Walking into the lathe room, Bruno says that turning wood is his passion. He says he generally has a big picture of what he might make from a piece -- an open bowl or a hollow urn or vase -- but the wood drives a lot of the direction he takes when he starts to turn it.
Bruno's work as an arborist comes under Bruno Tree Care; his work salvaging wood and making something from it falls under his other company, Sub-Urban Forestry, which he began in 2008.
Having your tree taken down and turned into something, however, takes a little patience.

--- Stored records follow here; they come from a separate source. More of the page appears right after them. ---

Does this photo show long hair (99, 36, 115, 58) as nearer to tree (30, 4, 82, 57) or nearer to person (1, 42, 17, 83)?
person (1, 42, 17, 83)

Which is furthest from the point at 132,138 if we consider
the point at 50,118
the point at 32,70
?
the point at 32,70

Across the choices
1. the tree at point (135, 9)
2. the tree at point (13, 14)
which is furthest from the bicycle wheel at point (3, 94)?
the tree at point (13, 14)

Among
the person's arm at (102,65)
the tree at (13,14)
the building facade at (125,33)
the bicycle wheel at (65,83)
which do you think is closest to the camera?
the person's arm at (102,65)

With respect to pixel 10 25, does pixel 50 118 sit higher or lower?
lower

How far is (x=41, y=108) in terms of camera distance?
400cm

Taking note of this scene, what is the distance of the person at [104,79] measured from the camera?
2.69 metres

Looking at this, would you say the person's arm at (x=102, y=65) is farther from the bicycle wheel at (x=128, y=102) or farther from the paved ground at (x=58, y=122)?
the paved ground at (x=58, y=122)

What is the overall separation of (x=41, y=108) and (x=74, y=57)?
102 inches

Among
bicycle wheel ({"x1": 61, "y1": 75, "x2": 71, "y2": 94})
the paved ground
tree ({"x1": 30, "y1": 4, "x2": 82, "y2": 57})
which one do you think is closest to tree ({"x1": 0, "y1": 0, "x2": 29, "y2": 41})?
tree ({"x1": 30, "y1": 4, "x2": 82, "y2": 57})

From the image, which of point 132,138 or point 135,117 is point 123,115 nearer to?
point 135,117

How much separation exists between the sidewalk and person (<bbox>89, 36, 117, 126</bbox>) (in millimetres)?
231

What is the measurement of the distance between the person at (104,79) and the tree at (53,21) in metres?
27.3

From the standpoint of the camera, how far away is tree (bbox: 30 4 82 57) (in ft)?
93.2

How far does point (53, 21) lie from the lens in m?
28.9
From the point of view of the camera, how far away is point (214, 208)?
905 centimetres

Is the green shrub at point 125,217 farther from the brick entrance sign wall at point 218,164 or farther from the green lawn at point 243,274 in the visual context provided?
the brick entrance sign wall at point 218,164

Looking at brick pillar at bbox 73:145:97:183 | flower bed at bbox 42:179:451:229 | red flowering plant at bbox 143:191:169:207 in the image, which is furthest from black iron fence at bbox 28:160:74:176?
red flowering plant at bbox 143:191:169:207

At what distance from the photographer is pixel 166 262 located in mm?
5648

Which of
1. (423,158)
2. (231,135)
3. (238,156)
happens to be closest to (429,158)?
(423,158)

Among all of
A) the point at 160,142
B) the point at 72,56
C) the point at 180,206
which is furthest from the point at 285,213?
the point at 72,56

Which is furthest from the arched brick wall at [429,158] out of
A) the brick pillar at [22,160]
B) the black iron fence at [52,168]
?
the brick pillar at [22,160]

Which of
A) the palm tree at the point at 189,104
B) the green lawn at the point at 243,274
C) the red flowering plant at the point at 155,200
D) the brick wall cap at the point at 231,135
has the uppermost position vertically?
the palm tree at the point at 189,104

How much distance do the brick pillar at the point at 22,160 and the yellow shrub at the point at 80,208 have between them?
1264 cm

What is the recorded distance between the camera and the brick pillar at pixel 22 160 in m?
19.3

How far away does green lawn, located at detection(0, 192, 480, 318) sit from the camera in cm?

First, Bruno needs to be sure whatever he's taking down is a viable candidate for lumber. If so, he'll take it down, bring it to his mill, mill it and label the pieces in sequence, and give it back to the customer to forget about it -- for a couple of years.
"Then call me," he says. He works alone but has contacts for stump grinders, crane operators, whatever help he needs.
The modest shop on his dad's property isn't conducive to storing large pieces of furniture -- such as the table he's making from the 15-foot slab of walnut. So he's developed a relationship with the owner of White Rabbit Bakery in Aurora, where he and his wife, Wilma, live with baby Alice. The bakery puts his creations on display for "hopeful sale," he says with a shy smile.
Touching the 4-inch live edge on the giant piece of walnut, Bruno says -- as if to no one -- "That would be a shame to chop that up into little pieces, right? That's what happens to most trees, doesn't it?"